• **Assignment**: Once you find a line containing the word "user" in the entries below, copy it.

• **Supplied material**:

>>

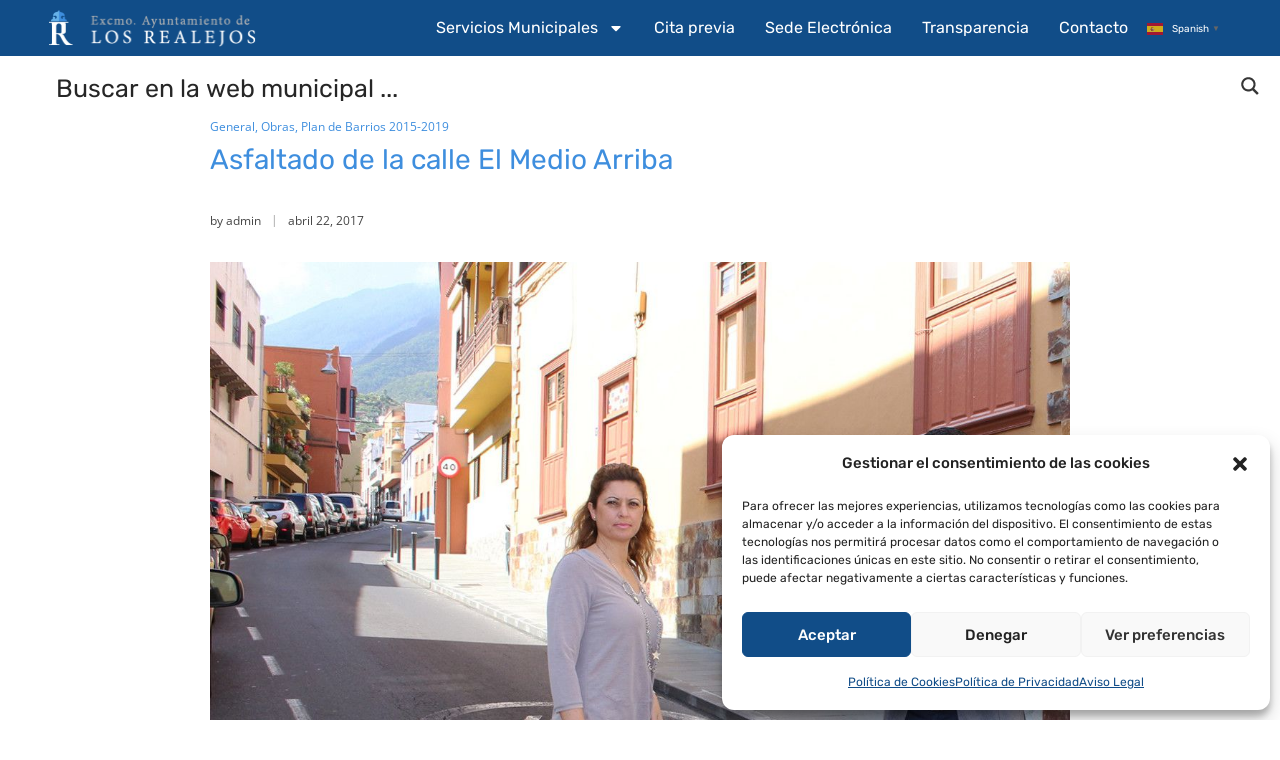

--- FILE ---
content_type: text/css; charset=utf-8
request_url: https://losrealejos.es/wp-content/themes/fennik-child/style.css?ver=1.0.1
body_size: 391
content:
/*
    Template:       fennik
    Theme Name:     Fennik Child
    Theme URI:      http://themeforest.net/user/LA-Studio/portfolio?ref=LA-Studio
    Author:         LA Studio
    Author URI:     http://themeforest.net/user/LA-Studio?ref=LA-Studio
    Description:    Fennik - Multipurpose Creative Theme
    Version:        1.0.1
    Tags:           one-column, two-columns, three-columns, four-columns, left-sidebar, right-sidebar, custom-background, custom-colors, custom-header, custom-menu, featured-image-header, featured-images, flexible-header, full-width-template, post-formats, sticky-post, theme-options, translation-ready, architecture, interior
    License: 		GNU General Public License
	License URI: 	licence/GPL.txt
    Text Domain:    fennik-child
    Domain Path:    /languages/
*/

.m13.enable-header-sticky #lastudio-header-builder .lahb-mobiles-view .lahb-row1-area {
  position: absolute;
  width: 100%;
  top: calc(100vh - 80px);
}

.m13.enable-header-sticky #lastudio-header-builder .lahb-tablets-view .lahb-row1-area {
  position: absolute;
  width: 100%;
  top: calc(100vh - 70px);
}

.m13.enable-header-sticky #lastudio-header-builder .lahb-desktop-view .lahb-row1-area {
  position: absolute;
  width: 100%;
  top: calc(100vh - 90px);
}

.m13.enable-header-sticky #lastudio-header-builder.is-sticky .lahb-mobiles-view .lahb-topbar-area,
.m13.enable-header-sticky #lastudio-header-builder.is-sticky .lahb-tablets-view .lahb-topbar-area,
.m13.enable-header-sticky #lastudio-header-builder.is-sticky .lahb-desktop-view .lahb-topbar-area {
  display: none;
}

.m13.enable-header-sticky #lastudio-header-builder.is-sticky .lahb-mobiles-view .lahb-row1-area,
.m13.enable-header-sticky #lastudio-header-builder.is-sticky .lahb-tablets-view .lahb-row1-area,
.m13.enable-header-sticky #lastudio-header-builder.is-sticky .lahb-desktop-view .lahb-row1-area {
  top: 0;
}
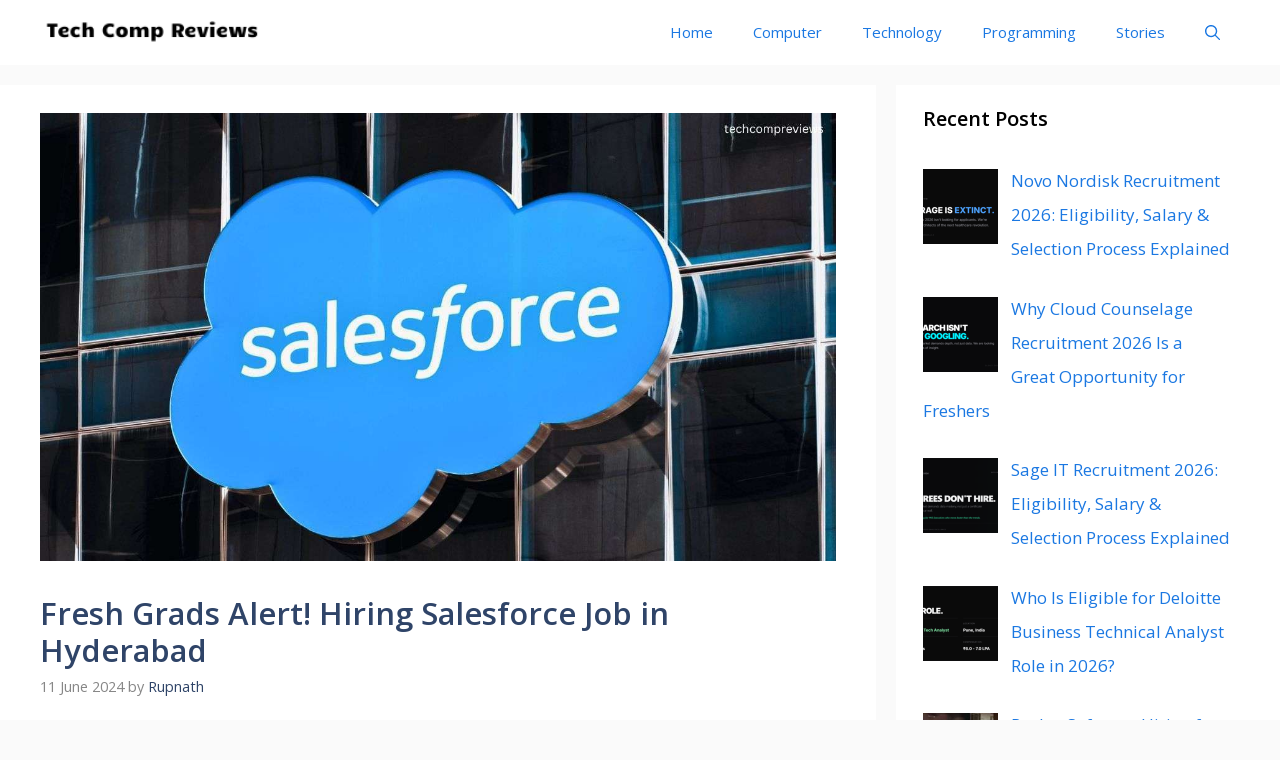

--- FILE ---
content_type: text/html; charset=utf-8
request_url: https://www.google.com/recaptcha/api2/aframe
body_size: 266
content:
<!DOCTYPE HTML><html><head><meta http-equiv="content-type" content="text/html; charset=UTF-8"></head><body><script nonce="7a02wbXdf3zc0lDbuZYH1A">/** Anti-fraud and anti-abuse applications only. See google.com/recaptcha */ try{var clients={'sodar':'https://pagead2.googlesyndication.com/pagead/sodar?'};window.addEventListener("message",function(a){try{if(a.source===window.parent){var b=JSON.parse(a.data);var c=clients[b['id']];if(c){var d=document.createElement('img');d.src=c+b['params']+'&rc='+(localStorage.getItem("rc::a")?sessionStorage.getItem("rc::b"):"");window.document.body.appendChild(d);sessionStorage.setItem("rc::e",parseInt(sessionStorage.getItem("rc::e")||0)+1);localStorage.setItem("rc::h",'1768663249364');}}}catch(b){}});window.parent.postMessage("_grecaptcha_ready", "*");}catch(b){}</script></body></html>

<<

• **Exercise solution**:
    Theme URI:      http://themeforest.net/user/LA-Studio/portfolio?ref=LA-Studio
    Author URI:     http://themeforest.net/user/LA-Studio?ref=LA-Studio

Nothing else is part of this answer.